___ Supplied data ___
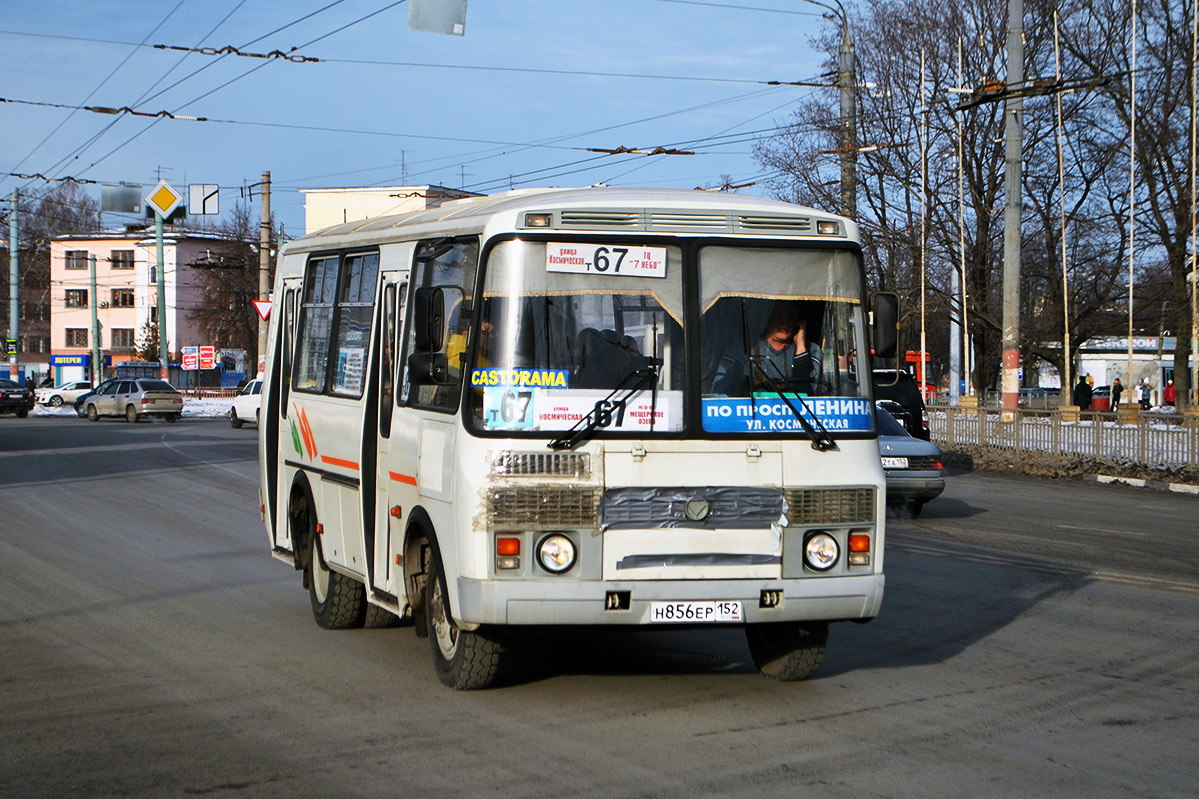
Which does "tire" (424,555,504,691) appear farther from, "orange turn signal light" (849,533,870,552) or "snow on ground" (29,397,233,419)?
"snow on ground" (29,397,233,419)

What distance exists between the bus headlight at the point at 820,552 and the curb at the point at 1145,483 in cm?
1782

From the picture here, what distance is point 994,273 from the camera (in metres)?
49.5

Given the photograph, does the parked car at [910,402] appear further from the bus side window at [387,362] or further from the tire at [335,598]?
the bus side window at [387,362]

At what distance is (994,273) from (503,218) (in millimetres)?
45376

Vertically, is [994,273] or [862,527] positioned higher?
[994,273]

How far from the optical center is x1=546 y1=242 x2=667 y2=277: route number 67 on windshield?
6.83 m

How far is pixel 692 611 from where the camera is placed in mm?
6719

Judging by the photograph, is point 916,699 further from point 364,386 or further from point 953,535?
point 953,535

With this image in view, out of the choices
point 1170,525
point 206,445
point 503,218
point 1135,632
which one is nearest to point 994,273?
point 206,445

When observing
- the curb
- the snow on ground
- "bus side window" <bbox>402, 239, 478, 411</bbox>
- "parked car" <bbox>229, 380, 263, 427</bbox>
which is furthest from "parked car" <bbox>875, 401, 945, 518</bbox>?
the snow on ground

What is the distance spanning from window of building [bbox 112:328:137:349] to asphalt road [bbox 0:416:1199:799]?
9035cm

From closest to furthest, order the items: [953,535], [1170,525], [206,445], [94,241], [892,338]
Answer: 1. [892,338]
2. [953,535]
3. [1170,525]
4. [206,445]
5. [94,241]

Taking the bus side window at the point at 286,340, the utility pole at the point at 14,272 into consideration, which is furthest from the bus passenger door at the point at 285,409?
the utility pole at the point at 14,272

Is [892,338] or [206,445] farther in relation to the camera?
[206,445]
___
___ Supplied data ___
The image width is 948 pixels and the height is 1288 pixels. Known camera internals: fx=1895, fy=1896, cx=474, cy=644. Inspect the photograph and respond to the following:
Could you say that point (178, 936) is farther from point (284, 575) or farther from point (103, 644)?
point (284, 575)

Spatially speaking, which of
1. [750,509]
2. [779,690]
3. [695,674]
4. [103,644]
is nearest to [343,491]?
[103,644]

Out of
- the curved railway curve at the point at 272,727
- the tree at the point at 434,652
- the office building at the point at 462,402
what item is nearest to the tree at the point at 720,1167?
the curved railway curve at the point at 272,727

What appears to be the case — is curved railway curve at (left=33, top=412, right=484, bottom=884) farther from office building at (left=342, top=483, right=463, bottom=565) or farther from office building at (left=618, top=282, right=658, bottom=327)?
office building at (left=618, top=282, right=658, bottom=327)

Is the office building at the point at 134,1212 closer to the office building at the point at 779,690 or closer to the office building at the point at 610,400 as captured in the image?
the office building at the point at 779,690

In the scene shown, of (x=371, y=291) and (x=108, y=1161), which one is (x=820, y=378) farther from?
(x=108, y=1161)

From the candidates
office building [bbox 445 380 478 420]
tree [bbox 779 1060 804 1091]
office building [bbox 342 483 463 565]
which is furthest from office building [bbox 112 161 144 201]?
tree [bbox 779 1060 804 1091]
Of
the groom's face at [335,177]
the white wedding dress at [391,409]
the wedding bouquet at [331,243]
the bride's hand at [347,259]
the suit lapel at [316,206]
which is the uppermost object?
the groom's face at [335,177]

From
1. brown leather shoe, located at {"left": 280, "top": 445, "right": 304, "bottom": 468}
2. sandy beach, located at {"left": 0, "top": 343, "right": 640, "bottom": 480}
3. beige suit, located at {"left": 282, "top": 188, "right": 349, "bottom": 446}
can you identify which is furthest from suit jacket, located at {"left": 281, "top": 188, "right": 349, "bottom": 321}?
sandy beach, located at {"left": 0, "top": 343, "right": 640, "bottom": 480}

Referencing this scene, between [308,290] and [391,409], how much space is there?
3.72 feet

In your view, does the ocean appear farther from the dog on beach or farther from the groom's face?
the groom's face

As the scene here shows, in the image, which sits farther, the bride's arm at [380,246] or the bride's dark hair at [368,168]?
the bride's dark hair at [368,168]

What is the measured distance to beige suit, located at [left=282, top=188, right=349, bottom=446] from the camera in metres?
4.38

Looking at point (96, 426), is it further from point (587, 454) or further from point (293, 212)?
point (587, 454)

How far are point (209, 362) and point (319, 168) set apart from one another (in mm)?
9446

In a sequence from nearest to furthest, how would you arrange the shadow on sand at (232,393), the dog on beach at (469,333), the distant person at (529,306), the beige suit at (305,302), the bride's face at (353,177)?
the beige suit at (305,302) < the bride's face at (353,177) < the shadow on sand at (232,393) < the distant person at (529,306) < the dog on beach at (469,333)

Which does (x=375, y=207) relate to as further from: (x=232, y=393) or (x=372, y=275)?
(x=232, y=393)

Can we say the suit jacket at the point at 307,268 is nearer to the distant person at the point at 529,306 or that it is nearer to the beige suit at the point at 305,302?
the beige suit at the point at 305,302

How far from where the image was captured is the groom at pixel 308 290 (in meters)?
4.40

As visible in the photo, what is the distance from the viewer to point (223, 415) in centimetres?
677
___
■ Exercise prompt
Reproduce word for word the stretch of the listing above from the line containing "From the picture" through the line containing "5. [94,241]", including both of those lines.

■ Reply
From the picture here, what distance is point 994,273 from the camera (in metres)?
49.5

Given the photograph, does the parked car at [910,402] appear further from the bus side window at [387,362] or further from the tire at [335,598]?
the bus side window at [387,362]

At what distance is (994,273) from (503,218) (in millimetres)?
45376

Vertically, is [994,273] or [862,527] positioned higher?
[994,273]

How far from the optical center is x1=546 y1=242 x2=667 y2=277: route number 67 on windshield?
6.83 m

How far is pixel 692 611 from where the camera is placed in mm?
6719

Judging by the photograph, is point 916,699 further from point 364,386 or further from point 953,535?
point 953,535

With this image in view, out of the choices
point 1170,525
point 206,445
point 503,218
point 1135,632
which one is nearest to point 994,273?
point 206,445

When observing
- the curb
- the snow on ground
- "bus side window" <bbox>402, 239, 478, 411</bbox>
- "parked car" <bbox>229, 380, 263, 427</bbox>
which is furthest from "parked car" <bbox>875, 401, 945, 518</bbox>?
the snow on ground

What is the distance spanning from window of building [bbox 112:328:137:349] to asphalt road [bbox 0:416:1199:799]?
9035cm

From closest to furthest, order the items: [953,535], [1170,525], [206,445], [94,241], [892,338]
Answer: 1. [892,338]
2. [953,535]
3. [1170,525]
4. [206,445]
5. [94,241]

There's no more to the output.